Thanks! I’ll let anonym analyze your results and decide if this ticket can be closed once your branch is merged.

#26 Updated by anonym 2017-08-07 14:02:48

  • Status changed from Confirmed to In Progress
  • Assignee deleted (anonym)
  • % Done changed from 0 to 100
  • QA Check changed from Dev Needed to Pass

arnaud wrote:
> Thanks for the hints, so I used diffoscope 84 with the options mentioned above. I attach the html output (tell me if you also want the txt output).
>
> The difference I see are:
> - the file /etc/amnesia/version which differs, due to my additional commit on VM RAM size

I.e. “expected”. :)

> - all the gconf ordering stuff that has been discussed

That is Bug #12738, which should be fixed in current stable, and so in Tails 3.1.

> - some .cache files

So Bug #12740 and children.

So it seems Bug #13480 is the fix for this ticket => closing!

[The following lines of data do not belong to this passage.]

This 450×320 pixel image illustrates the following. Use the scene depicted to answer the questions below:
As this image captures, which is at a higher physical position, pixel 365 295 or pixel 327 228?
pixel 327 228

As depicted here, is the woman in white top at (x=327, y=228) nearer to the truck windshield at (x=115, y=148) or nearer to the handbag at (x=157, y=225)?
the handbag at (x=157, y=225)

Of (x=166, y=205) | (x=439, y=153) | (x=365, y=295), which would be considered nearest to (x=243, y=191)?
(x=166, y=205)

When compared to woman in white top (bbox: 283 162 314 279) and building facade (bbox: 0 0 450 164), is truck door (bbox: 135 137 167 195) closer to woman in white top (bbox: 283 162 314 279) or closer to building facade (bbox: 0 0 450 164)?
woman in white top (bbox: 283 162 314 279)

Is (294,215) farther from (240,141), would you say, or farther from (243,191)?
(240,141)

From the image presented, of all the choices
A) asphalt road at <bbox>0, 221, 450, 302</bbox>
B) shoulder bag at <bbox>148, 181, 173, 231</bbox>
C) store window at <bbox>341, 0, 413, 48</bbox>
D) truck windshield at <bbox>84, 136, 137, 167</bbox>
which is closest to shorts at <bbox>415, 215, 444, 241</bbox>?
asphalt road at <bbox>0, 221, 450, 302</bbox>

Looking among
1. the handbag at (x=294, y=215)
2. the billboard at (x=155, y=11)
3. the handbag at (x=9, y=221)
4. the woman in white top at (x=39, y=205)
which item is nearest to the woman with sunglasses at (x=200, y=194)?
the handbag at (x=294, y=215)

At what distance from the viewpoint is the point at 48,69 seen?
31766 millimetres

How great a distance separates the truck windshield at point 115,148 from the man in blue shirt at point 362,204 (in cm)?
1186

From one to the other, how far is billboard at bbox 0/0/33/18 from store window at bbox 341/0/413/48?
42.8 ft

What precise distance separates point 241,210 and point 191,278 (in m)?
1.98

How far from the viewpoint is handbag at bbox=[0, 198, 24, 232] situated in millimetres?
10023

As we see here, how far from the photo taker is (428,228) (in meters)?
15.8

Thanks a bunch, arnaud, both for you patience, and for finding and fixing the problem yourself! You rock!

#27 Updated by intrigeri 2017-08-24 13:15:50

  • Status changed from In Progress to Resolved

#28 Updated by lamby 2017-08-24 14:17:29

Why does /etc/amnesia/version change depending on VM size?

#29 Updated by anonym 2017-08-24 14:51:44

lamby wrote:
> Why does /etc/amnesia/version change depending on VM size?

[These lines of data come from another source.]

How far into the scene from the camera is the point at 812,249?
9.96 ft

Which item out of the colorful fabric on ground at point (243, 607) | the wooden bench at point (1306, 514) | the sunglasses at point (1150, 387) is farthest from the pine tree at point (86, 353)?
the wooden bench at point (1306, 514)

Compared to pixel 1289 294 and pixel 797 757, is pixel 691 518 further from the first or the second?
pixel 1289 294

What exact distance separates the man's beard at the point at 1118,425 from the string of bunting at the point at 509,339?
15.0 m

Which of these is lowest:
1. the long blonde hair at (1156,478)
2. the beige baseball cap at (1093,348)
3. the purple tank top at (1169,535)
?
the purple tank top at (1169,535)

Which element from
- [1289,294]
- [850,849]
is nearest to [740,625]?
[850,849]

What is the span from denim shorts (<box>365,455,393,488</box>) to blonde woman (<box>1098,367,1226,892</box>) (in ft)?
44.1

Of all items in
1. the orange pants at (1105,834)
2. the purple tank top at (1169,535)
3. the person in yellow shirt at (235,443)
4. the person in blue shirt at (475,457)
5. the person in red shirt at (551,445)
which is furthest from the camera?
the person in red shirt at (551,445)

The file contains the commit Tails was built from, so any commit will change it (ignoring crazy things like commit id collisions :)).

#30 Updated by lamby 2017-08-24 15:01:14

Oh, and the VM size was changed in a commit? If so, makes total sense. :)

Give me the SHA…collision!

#31 Updated by anonym 2017-08-24 15:28:34

lamby wrote:
> Oh, and the VM size was changed in a commit? If so, makes total sense. :)

It is set in vagrant/lib/tails_build_settings.rb which is tracked in Git, so yes. :)